**WHAT THIS TASK INVOLVES:**
Copy the lines below word for word, leaving out the pictures.
--- start of RECORD LIST ---
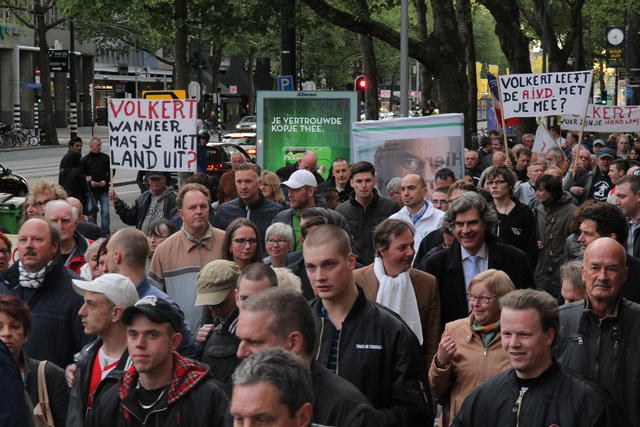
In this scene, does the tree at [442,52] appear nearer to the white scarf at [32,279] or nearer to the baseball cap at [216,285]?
the white scarf at [32,279]

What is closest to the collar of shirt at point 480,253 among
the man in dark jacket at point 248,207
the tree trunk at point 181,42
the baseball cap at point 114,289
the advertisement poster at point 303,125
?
the baseball cap at point 114,289

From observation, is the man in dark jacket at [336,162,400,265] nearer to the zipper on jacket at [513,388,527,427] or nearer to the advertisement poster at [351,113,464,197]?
the advertisement poster at [351,113,464,197]

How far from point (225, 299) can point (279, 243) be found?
188 centimetres

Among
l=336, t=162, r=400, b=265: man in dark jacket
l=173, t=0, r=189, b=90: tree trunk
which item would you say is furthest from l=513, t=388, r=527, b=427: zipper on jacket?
l=173, t=0, r=189, b=90: tree trunk

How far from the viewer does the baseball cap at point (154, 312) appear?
4.90 meters

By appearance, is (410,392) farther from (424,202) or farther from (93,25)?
(93,25)

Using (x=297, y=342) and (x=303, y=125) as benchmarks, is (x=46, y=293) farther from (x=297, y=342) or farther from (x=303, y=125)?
(x=303, y=125)

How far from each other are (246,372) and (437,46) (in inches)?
815

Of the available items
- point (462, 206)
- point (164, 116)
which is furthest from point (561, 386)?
point (164, 116)

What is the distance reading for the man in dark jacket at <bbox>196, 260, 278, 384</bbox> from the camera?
550 centimetres

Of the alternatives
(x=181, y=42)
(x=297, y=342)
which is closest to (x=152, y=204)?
(x=297, y=342)

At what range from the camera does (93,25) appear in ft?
212

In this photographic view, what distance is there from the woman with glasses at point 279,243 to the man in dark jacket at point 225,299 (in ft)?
5.37

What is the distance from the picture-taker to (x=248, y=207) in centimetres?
1081
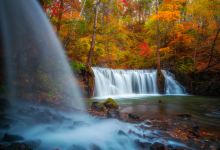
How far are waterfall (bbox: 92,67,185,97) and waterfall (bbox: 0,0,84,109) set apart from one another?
6.49 meters

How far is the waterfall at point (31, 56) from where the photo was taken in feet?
26.5

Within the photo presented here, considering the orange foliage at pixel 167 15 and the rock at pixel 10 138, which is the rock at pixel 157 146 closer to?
the rock at pixel 10 138

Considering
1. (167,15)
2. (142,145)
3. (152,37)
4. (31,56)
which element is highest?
(167,15)

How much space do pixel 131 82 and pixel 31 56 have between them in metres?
11.2

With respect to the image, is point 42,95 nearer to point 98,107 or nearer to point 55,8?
point 98,107

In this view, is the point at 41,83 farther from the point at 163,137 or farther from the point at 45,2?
the point at 163,137

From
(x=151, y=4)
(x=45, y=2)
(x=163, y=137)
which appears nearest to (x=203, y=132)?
(x=163, y=137)

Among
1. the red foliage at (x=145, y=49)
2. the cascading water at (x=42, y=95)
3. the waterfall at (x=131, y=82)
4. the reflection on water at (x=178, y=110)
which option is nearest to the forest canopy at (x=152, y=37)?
the red foliage at (x=145, y=49)

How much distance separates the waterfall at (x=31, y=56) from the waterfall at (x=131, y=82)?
6.49 meters

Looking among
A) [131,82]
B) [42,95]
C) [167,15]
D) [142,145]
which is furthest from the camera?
[131,82]

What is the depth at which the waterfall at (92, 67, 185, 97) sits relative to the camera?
17.2 m

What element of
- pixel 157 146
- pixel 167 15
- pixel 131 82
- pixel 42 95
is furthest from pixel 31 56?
pixel 167 15

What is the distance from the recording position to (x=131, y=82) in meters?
19.0

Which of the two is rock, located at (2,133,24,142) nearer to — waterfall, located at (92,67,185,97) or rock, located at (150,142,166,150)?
rock, located at (150,142,166,150)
--- end of RECORD LIST ---
**SOLUTION TO THE EXERCISE:**
In this scene, does the tree at [442,52] appear nearer to the white scarf at [32,279] or nearer to the baseball cap at [216,285]?
the white scarf at [32,279]

What is closest to the collar of shirt at point 480,253 among
the man in dark jacket at point 248,207
the tree trunk at point 181,42
the baseball cap at point 114,289
the advertisement poster at point 303,125
?
the baseball cap at point 114,289

From observation, is the man in dark jacket at [336,162,400,265] nearer to the zipper on jacket at [513,388,527,427] or nearer to the advertisement poster at [351,113,464,197]?
the advertisement poster at [351,113,464,197]

How far from point (225, 299) can point (279, 243) be found?
188 centimetres

Among
l=336, t=162, r=400, b=265: man in dark jacket
l=173, t=0, r=189, b=90: tree trunk
which item would you say is furthest from l=513, t=388, r=527, b=427: zipper on jacket?
l=173, t=0, r=189, b=90: tree trunk

How far from the viewer does the baseball cap at point (154, 312) appear?
4.90 meters

By appearance, is (410,392) farther from (424,202) or farther from (93,25)?
(93,25)

Using (x=297, y=342) and (x=303, y=125) as benchmarks, is (x=46, y=293) farther from (x=297, y=342) or farther from (x=303, y=125)?
(x=303, y=125)

How far from each other are (246,372) and (437,46) (in inches)?
815

Of the available items
- point (462, 206)
- point (164, 116)
which is furthest from point (561, 386)?
point (164, 116)

What is the distance reading for the man in dark jacket at <bbox>196, 260, 278, 384</bbox> from the camera?
550 centimetres

Of the alternatives
(x=181, y=42)
(x=297, y=342)
which is closest to (x=152, y=204)?
(x=297, y=342)

At what range from the camera does (93,25) appear in ft?
212

In this photographic view, what distance is there from the woman with glasses at point 279,243 to the man in dark jacket at point 225,299 (in ft)?
5.37

What is the distance from the picture-taker to (x=248, y=207) in centimetres?
1081
How far are waterfall (bbox: 92,67,185,97) and waterfall (bbox: 0,0,84,109) set apart from one another?
6.49 meters

How far is the waterfall at point (31, 56) from where the photo was taken in feet?
26.5

Within the photo presented here, considering the orange foliage at pixel 167 15 and the rock at pixel 10 138, which is the rock at pixel 157 146 closer to?
the rock at pixel 10 138

Considering
1. (167,15)
2. (142,145)
3. (152,37)
4. (31,56)
which element is highest?
(167,15)

How much space do pixel 131 82 and pixel 31 56 have between them in metres?
11.2

With respect to the image, is point 42,95 nearer to point 98,107 or nearer to point 55,8?
point 98,107

In this view, is the point at 41,83 farther from the point at 163,137 or farther from the point at 45,2?
the point at 163,137

From
(x=151, y=4)
(x=45, y=2)
(x=163, y=137)
which appears nearest to (x=203, y=132)?
(x=163, y=137)

Among
1. the red foliage at (x=145, y=49)
2. the cascading water at (x=42, y=95)
3. the waterfall at (x=131, y=82)
4. the reflection on water at (x=178, y=110)
which option is nearest to the forest canopy at (x=152, y=37)?
the red foliage at (x=145, y=49)

How much distance separates the waterfall at (x=31, y=56) from the waterfall at (x=131, y=82)?
6.49 meters

Looking among
A) [131,82]
B) [42,95]
C) [167,15]
D) [142,145]
which is furthest from the camera?
[131,82]

What is the depth at which the waterfall at (92, 67, 185, 97) sits relative to the camera?
17.2 m

What element of
- pixel 157 146
- pixel 167 15
- pixel 131 82
- pixel 42 95
is furthest from pixel 31 56?
pixel 167 15

What is the distance from the recording position to (x=131, y=82) in meters?
19.0

Which of the two is rock, located at (2,133,24,142) nearer to — waterfall, located at (92,67,185,97) or rock, located at (150,142,166,150)?
rock, located at (150,142,166,150)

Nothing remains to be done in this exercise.